Let me ask you a question. Isn’t it easier to dwell upon the hurts and the slights and the worries and the upsets than on those quiet, lovely, gentle people who are blessing you every day? Turn your thoughts to them. Say, “Dear God, let me be aware of the people who are blessing me with kindness. Let me think about them, pray for them, and treasure their gifts today.” Friend, if you do, I assure you that great kindness will come flowing back to you.
Let me close with a little Christmas story. This really happened, this year. If you recall, Christmas Day was overcast, cloudy and rainy. We had had five services here the day before, five wonderful services. That morning, I opened presents with Dylan. And that afternoon, I came over here to the church. I wanted to open the gifts that so many of you had given to me. I had them in my office. So, I came down Sunset Road, and I was heading into the church, and I noticed in the exit driveway of the church was a police car. I thought, “Uh oh, what’s wrong?”

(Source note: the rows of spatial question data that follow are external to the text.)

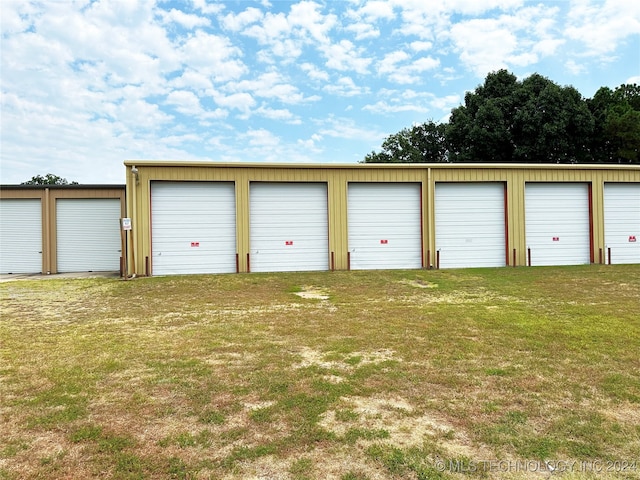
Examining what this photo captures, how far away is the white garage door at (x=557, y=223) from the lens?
54.5ft

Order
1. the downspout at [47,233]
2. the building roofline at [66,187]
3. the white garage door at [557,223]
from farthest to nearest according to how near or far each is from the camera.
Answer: the downspout at [47,233] < the building roofline at [66,187] < the white garage door at [557,223]

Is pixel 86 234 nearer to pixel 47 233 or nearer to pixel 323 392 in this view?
pixel 47 233

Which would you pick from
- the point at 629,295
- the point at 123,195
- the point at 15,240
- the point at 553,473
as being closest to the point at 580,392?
the point at 553,473

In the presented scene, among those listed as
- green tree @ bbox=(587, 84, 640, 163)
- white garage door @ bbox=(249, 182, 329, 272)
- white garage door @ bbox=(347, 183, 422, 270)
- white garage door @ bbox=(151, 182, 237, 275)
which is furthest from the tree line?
white garage door @ bbox=(151, 182, 237, 275)

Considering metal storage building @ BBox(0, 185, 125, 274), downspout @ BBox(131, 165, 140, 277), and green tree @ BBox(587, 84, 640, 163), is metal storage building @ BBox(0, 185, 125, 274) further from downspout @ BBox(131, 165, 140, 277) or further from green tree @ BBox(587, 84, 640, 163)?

I pulled into the exit driveway next to the police car and rolled down my window. I said, “Good afternoon, officer. Merry Christmas.”
He said, “Merry Christmas to you.”
I said, “Officer, I’m the pastor of the church, and I see you here, and I’m wondering – is there trouble? Is something wrong?”
He shook his head, and he smiled and he sighed. He said, “No, sir, there’s nothing wrong. The reason I’m here is that I just needed a quiet and peaceful place to fill out my reports. I hope it’s okay that I’m here.”
I said, “Sir, it is more than okay that you’re here. We are delighted that you are here. I tell you what – I’m going to be in the church for a while. I’ll have the door open in the back in case you want to take a break. It’s perfectly fine. We’re glad for your vigilance. We’re glad you’re here. You’re always welcome here. Merry Christmas.”
He said, “Thank you very much. Merry Christmas to you.”
So, a man that had to work on Christmas Day, a man that had to be away from his family in a police car, felt the warmth and kindness of this church. You may not have known that happened; it did. Your church was offering kindness on Christmas Day.
The gift of kindness is a royal gift. May it be yours and mine to give this week. And let God let the flow of kindness come right back to you, because God loves you. I do, too. Have a blessed week. Amen.